O Detran-SP definiu novas regras para o processo de emplacamento de veículos em São Paulo, com destaque para redução do custo para os motoristas. As mudanças entram em vigor nesta sexta-feira (1º/8).
Antes, a solicitação para a instalação da placa de identificação veicular (PIV) era feita pelo proprietário diretamente a uma empresa de estampagem credenciada – após pagamento da taxa de primeiro registro ou transferência do veículo.
Agora, o pedido será feito diretamente ao Departamento Estadual de Trânsito de São Paulo (Detran-SP) no início do processo, barateando o fluxo para quem solicita mais de uma placa.
Economias podem chegar R$ 56,6 milhões anuais, com base no número de emplacamentos de automóveis em 2024, segundo informações do Governo do Estado.
Novas regras
A solicitação para instalar uma placa de identificação veicular (PIV) é precedida do pagamento da taxa correspondente, que devem custar cerca de R$ 37,02 e R$ 30, respectivamente.
No caso do cidadão, pessoa física, basta fornecer o CPF para seguir com o pagamento. Para as empresas, o documento requerido é o CNPJ, que permitirá o pagamento em lote de frotas associadas a um mesmo número.
A medida beneficia grandes frotistas, como locadoras e concessionárias de automóveis, seguradoras e bancos, além dos proprietários de carros, que passarão a pagar uma taxa única para duas ou mais placas, em vez de pagar por unidade.
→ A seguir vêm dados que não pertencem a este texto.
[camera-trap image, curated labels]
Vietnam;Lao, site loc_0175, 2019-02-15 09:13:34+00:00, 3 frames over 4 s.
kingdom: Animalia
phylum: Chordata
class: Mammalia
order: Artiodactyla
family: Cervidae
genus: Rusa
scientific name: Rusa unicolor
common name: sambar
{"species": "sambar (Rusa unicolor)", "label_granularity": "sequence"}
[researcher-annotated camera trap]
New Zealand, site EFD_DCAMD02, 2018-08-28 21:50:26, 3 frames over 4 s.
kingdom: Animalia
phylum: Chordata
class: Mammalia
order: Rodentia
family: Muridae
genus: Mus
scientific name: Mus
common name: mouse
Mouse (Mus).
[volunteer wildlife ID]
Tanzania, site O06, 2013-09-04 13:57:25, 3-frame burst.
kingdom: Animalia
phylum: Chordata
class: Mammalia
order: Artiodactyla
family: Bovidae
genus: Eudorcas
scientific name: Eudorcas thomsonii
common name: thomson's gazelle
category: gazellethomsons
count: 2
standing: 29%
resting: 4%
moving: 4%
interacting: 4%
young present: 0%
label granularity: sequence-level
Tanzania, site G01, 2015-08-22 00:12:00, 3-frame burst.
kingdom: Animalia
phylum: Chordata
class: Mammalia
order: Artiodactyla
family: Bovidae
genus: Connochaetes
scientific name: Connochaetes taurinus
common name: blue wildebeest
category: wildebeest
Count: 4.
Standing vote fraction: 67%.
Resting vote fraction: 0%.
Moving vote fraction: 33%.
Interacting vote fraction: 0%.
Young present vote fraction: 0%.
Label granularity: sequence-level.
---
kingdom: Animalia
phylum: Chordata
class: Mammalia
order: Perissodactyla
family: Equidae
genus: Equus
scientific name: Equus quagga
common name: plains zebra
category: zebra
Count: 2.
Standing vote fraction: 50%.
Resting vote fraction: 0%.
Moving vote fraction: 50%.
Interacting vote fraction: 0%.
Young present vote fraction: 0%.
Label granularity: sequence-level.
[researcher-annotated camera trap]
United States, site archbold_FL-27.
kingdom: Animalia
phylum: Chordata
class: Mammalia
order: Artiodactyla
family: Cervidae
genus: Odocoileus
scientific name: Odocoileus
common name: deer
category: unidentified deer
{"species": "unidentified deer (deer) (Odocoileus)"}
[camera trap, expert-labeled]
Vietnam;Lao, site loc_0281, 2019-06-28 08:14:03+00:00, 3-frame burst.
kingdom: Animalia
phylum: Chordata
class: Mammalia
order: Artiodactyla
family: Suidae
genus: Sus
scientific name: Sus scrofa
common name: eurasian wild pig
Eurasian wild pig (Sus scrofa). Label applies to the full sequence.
Na segunda fase do processo, o proprietário do veículo deve buscar uma estampadora credenciada ao Detran-SP e apresentar tanto o registro do automóvel em seu nome como a liberação da autarquia para encomendar a placa.
O pagamento pela placa é feito diretamente à estampadora. Aqui, outra mudança traz mais flexibilidade ao processo: a instalação da placa poderá ser feita pelo proprietário, pela estampadora, procurador, ou estabelecimento de aquisição do veículo, com sua autorização.
Hora de emplacar
Um veículo usado ou seminovo necessita de placa nova quando o proprietário está de mudança para outra cidade ou estado, ou quando a placa está em mau estado de conservação e com leitura prejudicada.
Conduzir veículo com qualquer uma das placas nessa condição é infração de trânsito gravíssima, passível de multa de R$ 293,47, penalização de sete pontos na carteira nacional de habilitação (CNH) e apreensão do veículo.